* **Ejercicio 1**:
Enumere todo aquello con lo que el texto sobre la escritura y la prisa compara el estado auténtico de la escritura.
* **Ejercicio 2**:
Prosiga el texto sobre la escritura y la prisa a partir de su última oración.

En realidad, el milagro fue que muchas veces sí lo conseguí. La prisa, esa prisa, no la de la maquinita, sino la prisa desesperada de la escritora que no soporta no escribir, me otorgó finas líneas de ese lugar ansiado, aunque ya no era una experiencia placentera, sino una experiencia de sufrimiento, una experiencia de estrechez. Y todo para llegar a ese ínfimo lugar ansiado, amado, y obsesivamente deseado. Siempre me ha parecido que la escritura es una forma de amor y por tanto lleva consigo la cara B del amor, la del terror a la pérdida de aquello que se ama. A veces vivimos en una cara, a veces en la otra.

Que la escritura, en su grado de intensidad más alto, está relacionada con la prisa más agónica, me parece ahora algo casi indiscutible. Cualquiera que se confíe a la escritura como una especie de salvación puede sentirlo, sea cual sea la obra que se produzca después, sea buena o mala. Todos los escritores que se han sentido quemados por esa necesidad han sentido esa clase de prisa, han sentido que algo les jalaba la espalda, han sentido que tenían que anotar eso que notaban llegando a sus dedos antes de que fuera demasiado tarde y que las palabras se marcharan para siempre.

También me parece que tras esa prisa, y aunque sea en la estrechez y en el agotamiento, todo el sufrimiento se ve compensado cuando se alcanza ese lugar, ese tiempo sin tiempo, esa única página, el estado auténtico de la escritura, que es comparable a una meditación profunda o al estado contemplativo ante un paisaje sobrecogedor o a cualquier acto de atención extrema, donde de pronto nos sentimos libres de las presiones de nuestra conciencia pero en connivencia absoluta con ella y con las demás cosas del mundo. Eso es lo que nos interesa de la escritura. Ese estado. Un estado salvífico. Al menos, es lo que me interesa a mí.

* **Datos disponibles**:
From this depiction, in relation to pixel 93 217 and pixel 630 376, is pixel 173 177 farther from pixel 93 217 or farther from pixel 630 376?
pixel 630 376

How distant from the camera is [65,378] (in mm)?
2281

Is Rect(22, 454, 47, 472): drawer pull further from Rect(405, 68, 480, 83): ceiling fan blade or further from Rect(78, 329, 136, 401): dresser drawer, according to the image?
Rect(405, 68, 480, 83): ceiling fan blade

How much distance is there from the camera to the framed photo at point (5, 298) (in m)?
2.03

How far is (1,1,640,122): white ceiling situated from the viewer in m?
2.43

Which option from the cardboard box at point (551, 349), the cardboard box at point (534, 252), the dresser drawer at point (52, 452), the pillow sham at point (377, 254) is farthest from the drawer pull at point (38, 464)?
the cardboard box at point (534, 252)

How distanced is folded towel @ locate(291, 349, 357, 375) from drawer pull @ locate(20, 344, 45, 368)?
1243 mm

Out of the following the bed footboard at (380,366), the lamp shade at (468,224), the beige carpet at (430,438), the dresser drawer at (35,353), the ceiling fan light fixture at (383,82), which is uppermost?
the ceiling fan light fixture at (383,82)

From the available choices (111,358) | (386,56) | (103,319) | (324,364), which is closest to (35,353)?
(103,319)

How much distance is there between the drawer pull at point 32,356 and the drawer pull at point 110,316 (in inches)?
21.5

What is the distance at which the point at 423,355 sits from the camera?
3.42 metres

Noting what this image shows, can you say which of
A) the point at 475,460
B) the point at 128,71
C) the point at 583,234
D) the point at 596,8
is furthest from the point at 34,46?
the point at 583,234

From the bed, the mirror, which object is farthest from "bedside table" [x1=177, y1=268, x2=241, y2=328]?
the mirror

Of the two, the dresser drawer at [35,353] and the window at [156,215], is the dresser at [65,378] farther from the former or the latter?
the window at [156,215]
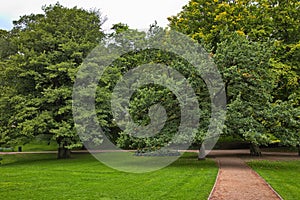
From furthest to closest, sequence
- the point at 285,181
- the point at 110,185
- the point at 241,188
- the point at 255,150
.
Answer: the point at 255,150, the point at 285,181, the point at 110,185, the point at 241,188

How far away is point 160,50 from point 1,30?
22.1m

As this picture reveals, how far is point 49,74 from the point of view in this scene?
21.7 metres

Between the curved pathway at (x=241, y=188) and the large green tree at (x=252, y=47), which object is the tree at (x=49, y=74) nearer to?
the large green tree at (x=252, y=47)

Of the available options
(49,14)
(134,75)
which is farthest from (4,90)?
(134,75)

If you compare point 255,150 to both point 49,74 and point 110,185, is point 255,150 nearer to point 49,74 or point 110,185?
point 110,185

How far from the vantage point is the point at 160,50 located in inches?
768

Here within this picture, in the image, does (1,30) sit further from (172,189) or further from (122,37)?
(172,189)

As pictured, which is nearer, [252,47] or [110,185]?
[110,185]

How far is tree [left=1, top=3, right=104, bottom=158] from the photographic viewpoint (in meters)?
20.6

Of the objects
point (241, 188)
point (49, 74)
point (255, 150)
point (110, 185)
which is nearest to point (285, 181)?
point (241, 188)

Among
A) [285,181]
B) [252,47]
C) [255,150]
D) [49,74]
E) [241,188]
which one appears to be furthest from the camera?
[255,150]

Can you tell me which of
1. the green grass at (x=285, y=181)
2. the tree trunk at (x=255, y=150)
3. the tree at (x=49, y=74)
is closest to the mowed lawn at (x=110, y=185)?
the green grass at (x=285, y=181)

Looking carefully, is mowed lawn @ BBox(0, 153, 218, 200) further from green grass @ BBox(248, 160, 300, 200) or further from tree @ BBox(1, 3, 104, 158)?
tree @ BBox(1, 3, 104, 158)

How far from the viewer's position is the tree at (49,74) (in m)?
20.6
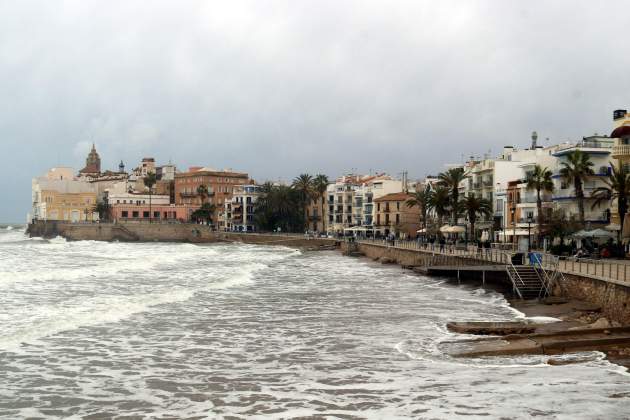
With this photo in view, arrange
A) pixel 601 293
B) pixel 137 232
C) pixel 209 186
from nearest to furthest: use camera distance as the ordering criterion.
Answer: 1. pixel 601 293
2. pixel 137 232
3. pixel 209 186

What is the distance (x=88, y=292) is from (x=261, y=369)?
21.1 m

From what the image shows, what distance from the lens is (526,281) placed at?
3234 centimetres

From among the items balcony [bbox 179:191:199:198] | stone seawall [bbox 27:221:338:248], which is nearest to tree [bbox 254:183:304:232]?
stone seawall [bbox 27:221:338:248]

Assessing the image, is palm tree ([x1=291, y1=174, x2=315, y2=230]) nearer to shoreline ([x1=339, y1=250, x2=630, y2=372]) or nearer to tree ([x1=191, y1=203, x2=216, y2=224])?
tree ([x1=191, y1=203, x2=216, y2=224])

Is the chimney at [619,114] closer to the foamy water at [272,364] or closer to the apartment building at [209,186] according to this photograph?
the foamy water at [272,364]

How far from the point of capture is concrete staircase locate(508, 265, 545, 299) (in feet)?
103

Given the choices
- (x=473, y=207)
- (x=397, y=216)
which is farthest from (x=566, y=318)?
(x=397, y=216)

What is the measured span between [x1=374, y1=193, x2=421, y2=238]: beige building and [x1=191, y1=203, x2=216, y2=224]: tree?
52458 mm

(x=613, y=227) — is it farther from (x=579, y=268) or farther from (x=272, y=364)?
(x=272, y=364)

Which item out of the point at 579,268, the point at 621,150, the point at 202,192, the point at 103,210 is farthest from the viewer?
the point at 103,210

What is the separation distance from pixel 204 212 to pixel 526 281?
117 meters

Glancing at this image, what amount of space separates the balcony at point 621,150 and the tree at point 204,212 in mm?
107203

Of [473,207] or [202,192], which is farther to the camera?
[202,192]

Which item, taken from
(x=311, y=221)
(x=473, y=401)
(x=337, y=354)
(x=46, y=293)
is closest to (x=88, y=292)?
(x=46, y=293)
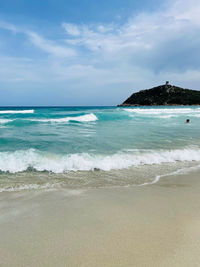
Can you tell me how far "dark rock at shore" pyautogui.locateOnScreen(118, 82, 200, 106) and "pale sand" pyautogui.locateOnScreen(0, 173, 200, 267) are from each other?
10590cm

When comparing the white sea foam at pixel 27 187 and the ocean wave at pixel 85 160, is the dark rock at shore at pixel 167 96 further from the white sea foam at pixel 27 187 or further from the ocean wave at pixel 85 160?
the white sea foam at pixel 27 187

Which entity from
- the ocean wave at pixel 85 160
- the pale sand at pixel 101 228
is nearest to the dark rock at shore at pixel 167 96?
the ocean wave at pixel 85 160

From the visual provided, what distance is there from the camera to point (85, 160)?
5562mm

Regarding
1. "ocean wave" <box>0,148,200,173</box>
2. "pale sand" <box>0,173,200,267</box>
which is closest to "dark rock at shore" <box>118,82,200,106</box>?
"ocean wave" <box>0,148,200,173</box>

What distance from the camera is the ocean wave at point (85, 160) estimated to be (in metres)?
5.08

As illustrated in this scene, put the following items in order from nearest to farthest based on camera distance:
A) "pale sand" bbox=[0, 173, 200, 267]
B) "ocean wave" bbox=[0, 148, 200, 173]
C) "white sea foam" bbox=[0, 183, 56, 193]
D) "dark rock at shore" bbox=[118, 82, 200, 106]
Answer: "pale sand" bbox=[0, 173, 200, 267], "white sea foam" bbox=[0, 183, 56, 193], "ocean wave" bbox=[0, 148, 200, 173], "dark rock at shore" bbox=[118, 82, 200, 106]

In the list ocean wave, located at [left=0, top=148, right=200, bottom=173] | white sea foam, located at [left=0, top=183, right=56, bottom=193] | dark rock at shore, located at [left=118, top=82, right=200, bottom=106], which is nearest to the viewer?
white sea foam, located at [left=0, top=183, right=56, bottom=193]

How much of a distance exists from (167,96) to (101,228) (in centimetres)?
11228

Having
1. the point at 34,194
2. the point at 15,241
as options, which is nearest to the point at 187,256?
the point at 15,241

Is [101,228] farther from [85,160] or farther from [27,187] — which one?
[85,160]

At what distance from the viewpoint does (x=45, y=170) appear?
4926 millimetres

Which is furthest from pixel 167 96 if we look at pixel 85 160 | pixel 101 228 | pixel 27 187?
pixel 101 228

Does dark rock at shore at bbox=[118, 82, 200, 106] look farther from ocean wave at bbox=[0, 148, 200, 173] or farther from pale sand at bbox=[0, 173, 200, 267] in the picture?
pale sand at bbox=[0, 173, 200, 267]

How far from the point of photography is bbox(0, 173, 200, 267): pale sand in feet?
6.20
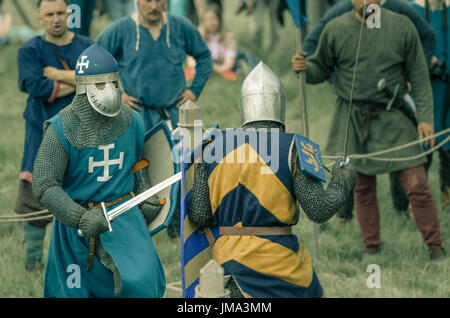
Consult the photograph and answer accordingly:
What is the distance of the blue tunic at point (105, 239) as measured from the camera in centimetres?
414

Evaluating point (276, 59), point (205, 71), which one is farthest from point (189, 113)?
point (276, 59)

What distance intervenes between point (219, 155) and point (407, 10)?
115 inches

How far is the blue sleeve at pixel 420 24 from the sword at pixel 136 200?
2.76m

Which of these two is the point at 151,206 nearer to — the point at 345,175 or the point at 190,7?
the point at 345,175

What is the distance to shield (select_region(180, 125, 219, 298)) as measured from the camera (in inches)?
151

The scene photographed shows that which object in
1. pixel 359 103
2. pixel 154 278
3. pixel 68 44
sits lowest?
pixel 154 278

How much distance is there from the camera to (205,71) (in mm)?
6609

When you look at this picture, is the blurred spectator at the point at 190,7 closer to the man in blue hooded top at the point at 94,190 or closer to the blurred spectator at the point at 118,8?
the blurred spectator at the point at 118,8

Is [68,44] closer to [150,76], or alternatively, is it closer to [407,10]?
[150,76]

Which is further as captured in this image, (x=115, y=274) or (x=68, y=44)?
(x=68, y=44)

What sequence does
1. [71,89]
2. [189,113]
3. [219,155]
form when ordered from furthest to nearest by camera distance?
1. [71,89]
2. [189,113]
3. [219,155]

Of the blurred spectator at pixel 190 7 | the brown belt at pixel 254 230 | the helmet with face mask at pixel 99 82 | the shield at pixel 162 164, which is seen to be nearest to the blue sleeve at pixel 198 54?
the shield at pixel 162 164

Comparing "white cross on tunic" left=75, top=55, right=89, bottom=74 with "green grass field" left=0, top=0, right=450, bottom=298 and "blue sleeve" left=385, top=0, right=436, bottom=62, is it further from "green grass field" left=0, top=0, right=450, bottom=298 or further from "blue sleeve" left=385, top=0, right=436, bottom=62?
"blue sleeve" left=385, top=0, right=436, bottom=62

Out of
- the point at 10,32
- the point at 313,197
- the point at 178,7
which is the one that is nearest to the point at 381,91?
the point at 313,197
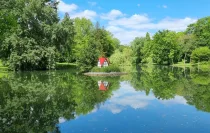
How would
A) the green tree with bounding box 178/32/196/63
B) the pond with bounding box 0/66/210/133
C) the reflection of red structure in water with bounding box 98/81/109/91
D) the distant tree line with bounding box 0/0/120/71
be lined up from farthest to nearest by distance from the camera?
the green tree with bounding box 178/32/196/63
the distant tree line with bounding box 0/0/120/71
the reflection of red structure in water with bounding box 98/81/109/91
the pond with bounding box 0/66/210/133

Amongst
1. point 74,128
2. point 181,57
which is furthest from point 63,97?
point 181,57

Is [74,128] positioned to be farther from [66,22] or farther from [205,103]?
[66,22]

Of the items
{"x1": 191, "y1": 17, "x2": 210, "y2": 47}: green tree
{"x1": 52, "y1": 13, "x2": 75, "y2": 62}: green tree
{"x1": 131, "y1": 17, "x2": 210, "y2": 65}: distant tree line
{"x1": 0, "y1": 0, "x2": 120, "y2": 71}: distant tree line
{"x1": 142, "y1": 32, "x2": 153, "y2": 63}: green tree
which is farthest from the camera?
{"x1": 142, "y1": 32, "x2": 153, "y2": 63}: green tree

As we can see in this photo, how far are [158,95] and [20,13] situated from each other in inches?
1449

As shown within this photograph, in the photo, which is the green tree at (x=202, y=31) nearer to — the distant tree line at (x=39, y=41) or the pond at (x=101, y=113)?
the distant tree line at (x=39, y=41)

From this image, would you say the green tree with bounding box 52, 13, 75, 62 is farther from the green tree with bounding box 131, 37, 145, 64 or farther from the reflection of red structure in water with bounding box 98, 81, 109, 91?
the green tree with bounding box 131, 37, 145, 64

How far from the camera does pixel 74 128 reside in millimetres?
11562

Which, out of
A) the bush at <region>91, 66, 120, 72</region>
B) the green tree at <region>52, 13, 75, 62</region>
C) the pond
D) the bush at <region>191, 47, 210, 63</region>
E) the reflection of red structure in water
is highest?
the green tree at <region>52, 13, 75, 62</region>

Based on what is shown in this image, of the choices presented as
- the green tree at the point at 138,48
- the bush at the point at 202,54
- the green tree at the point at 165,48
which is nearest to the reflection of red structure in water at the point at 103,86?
the bush at the point at 202,54

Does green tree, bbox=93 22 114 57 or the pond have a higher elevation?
green tree, bbox=93 22 114 57

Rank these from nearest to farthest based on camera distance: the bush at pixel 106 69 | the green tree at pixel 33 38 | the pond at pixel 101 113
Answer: the pond at pixel 101 113 → the bush at pixel 106 69 → the green tree at pixel 33 38

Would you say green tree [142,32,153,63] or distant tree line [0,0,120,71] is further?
green tree [142,32,153,63]

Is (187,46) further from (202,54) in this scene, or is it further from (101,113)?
(101,113)

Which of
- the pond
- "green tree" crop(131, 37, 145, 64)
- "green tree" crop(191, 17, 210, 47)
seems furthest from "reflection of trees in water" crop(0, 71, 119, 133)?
"green tree" crop(131, 37, 145, 64)
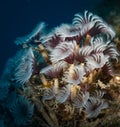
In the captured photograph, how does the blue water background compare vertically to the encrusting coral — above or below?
above

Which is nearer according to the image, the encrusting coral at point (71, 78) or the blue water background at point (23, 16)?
the encrusting coral at point (71, 78)

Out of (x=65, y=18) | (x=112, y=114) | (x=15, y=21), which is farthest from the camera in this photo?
(x=15, y=21)

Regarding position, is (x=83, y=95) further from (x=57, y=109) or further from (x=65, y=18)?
(x=65, y=18)

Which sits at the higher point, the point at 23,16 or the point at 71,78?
the point at 23,16

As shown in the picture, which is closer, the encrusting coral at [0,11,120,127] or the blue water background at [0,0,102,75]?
the encrusting coral at [0,11,120,127]

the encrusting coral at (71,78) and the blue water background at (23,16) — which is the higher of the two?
the blue water background at (23,16)

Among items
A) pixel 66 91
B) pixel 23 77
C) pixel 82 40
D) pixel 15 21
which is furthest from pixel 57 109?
pixel 15 21

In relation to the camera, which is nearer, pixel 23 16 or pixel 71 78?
pixel 71 78

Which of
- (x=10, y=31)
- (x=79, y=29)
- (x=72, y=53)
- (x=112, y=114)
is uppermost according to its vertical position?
(x=10, y=31)
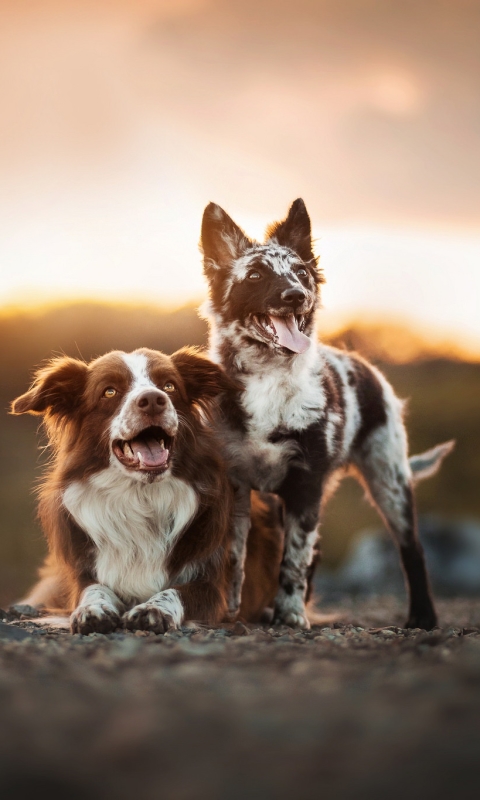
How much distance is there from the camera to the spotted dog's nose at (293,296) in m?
5.29

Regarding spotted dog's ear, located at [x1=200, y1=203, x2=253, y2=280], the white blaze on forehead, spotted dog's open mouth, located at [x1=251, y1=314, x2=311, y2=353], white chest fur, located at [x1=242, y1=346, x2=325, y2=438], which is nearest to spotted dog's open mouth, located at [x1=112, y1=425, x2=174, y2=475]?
the white blaze on forehead

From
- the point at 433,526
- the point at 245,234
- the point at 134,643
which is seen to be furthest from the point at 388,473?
the point at 433,526

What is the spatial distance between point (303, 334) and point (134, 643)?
2.86 m

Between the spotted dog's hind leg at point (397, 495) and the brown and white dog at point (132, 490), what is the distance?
193 centimetres

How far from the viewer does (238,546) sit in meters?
5.53

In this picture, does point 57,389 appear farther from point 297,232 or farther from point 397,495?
point 397,495

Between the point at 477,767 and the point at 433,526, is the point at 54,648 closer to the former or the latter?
the point at 477,767

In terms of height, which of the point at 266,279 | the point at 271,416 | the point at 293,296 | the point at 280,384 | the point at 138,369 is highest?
the point at 266,279

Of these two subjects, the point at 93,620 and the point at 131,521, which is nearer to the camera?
the point at 93,620

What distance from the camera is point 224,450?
5500 millimetres

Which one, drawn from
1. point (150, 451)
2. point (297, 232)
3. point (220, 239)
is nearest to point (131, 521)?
point (150, 451)

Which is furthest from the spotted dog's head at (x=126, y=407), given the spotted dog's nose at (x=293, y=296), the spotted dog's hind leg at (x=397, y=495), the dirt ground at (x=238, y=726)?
the spotted dog's hind leg at (x=397, y=495)

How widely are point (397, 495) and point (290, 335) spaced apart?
6.94 feet

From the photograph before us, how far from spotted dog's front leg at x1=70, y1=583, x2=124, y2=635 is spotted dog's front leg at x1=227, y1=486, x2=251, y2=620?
1.03m
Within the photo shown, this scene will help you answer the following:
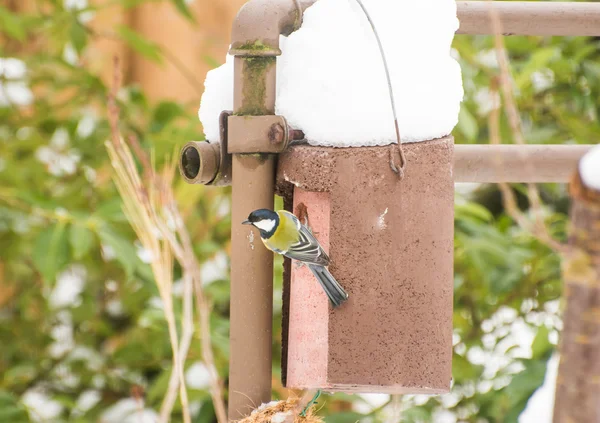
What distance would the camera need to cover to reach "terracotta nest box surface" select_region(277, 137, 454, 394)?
0.89 m

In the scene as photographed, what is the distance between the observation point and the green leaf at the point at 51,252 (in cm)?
138

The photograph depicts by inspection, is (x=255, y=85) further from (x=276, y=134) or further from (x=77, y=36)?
(x=77, y=36)

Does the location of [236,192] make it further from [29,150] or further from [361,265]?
[29,150]

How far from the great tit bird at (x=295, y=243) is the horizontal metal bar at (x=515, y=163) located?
0.24 metres

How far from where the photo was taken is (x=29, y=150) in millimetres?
2004

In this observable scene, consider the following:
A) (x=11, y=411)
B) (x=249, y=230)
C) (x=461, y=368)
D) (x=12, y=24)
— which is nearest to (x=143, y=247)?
(x=11, y=411)

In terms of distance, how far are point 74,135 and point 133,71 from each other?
2.27ft

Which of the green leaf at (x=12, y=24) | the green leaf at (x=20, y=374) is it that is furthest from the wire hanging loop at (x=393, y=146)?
the green leaf at (x=20, y=374)

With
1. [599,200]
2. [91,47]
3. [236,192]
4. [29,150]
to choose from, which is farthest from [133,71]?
[599,200]

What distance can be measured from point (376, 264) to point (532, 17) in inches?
15.4

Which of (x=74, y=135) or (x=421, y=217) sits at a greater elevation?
(x=74, y=135)

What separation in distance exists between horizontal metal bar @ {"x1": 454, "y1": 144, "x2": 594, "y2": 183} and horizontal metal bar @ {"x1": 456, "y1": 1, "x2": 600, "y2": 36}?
0.15 m

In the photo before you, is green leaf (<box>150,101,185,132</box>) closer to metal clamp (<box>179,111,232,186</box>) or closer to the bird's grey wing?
metal clamp (<box>179,111,232,186</box>)

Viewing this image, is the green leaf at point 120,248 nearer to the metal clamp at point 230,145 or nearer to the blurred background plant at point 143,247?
the blurred background plant at point 143,247
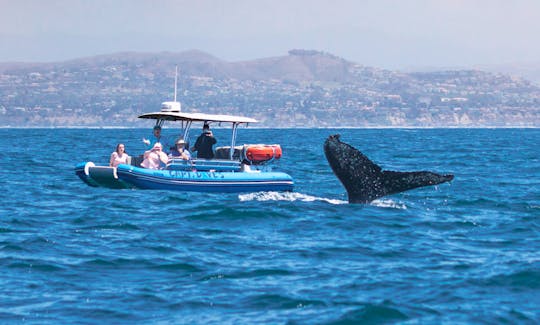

* **Su respuesta 1**:
- una meditación profunda
- el estado contemplativo ante un paisaje sobrecogedor
- cualquier acto de atención extrema

* **Su respuesta 2**:
Me gustaría comentar algunos casos de autores que han reflexionado mucho sobre este momento, pero ya debería ir terminando. Citaré tan sólo dos pequeños ejemplos, El poema de la duración,de Peter Handke, y en general, la obra del cineasta Andrei Tarkovsky. Hay una escena de la película Nostalgiaen la que durante casi diez minutos un personaje intenta trasladar una vela encendida de un lado a otro de una antigua terma italiana. Cuando la vela se le apaga, él vuelve al punto de partida, la enciende y retoma el camino. Son diez minutos extremadamente emocionantes. En ellos se ve la lucha entre la calma y la prisa.

Con respecto al lector, creo que el compromiso de Auster, sin olvidar el privilegio que le permitía abordar su trabajo desde tal compromiso, es justo. Los libros nos sacan volando del tiempo cuando el escritor ha logrado salirse del tiempo en ellos. También han de cumplirse otras condiciones, por supuesto, el lector, igual que el escritor, no está exento de ellas. También necesita disponer de los privilegios de la soledad y de cierta anchura de tiempo para poder hacer ese último gesto de desprendimiento, de confianza, para entrar en el tiempo sin tiempo de la literatura.